Work item:
Only an exact repetition of the entries will do.

== == ==

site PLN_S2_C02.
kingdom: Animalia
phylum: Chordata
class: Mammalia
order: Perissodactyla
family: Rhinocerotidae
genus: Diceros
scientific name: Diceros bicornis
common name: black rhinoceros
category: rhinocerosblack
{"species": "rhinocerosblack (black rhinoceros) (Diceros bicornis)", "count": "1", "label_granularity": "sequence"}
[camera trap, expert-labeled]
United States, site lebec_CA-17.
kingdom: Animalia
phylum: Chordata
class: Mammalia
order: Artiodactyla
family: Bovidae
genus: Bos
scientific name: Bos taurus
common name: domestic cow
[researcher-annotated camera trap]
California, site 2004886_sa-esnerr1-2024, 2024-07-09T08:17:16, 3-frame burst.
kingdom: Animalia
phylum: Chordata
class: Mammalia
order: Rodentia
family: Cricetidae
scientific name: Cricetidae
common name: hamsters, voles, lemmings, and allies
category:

== == ==

Response area:
site PLN_S2_C02.
kingdom: Animalia
phylum: Chordata
class: Mammalia
order: Perissodactyla
family: Rhinocerotidae
genus: Diceros
scientific name: Diceros bicornis
common name: black rhinoceros
category: rhinocerosblack
{"species": "rhinocerosblack (black rhinoceros) (Diceros bicornis)", "count": "1", "label_granularity": "sequence"}
[camera trap, expert-labeled]
United States, site lebec_CA-17.
kingdom: Animalia
phylum: Chordata
class: Mammalia
order: Artiodactyla
family: Bovidae
genus: Bos
scientific name: Bos taurus
common name: domestic cow
[researcher-annotated camera trap]
California, site 2004886_sa-esnerr1-2024, 2024-07-09T08:17:16, 3-frame burst.
kingdom: Animalia
phylum: Chordata
class: Mammalia
order: Rodentia
family: Cricetidae
scientific name: Cricetidae
common name: hamsters, voles, lemmings, and allies
category:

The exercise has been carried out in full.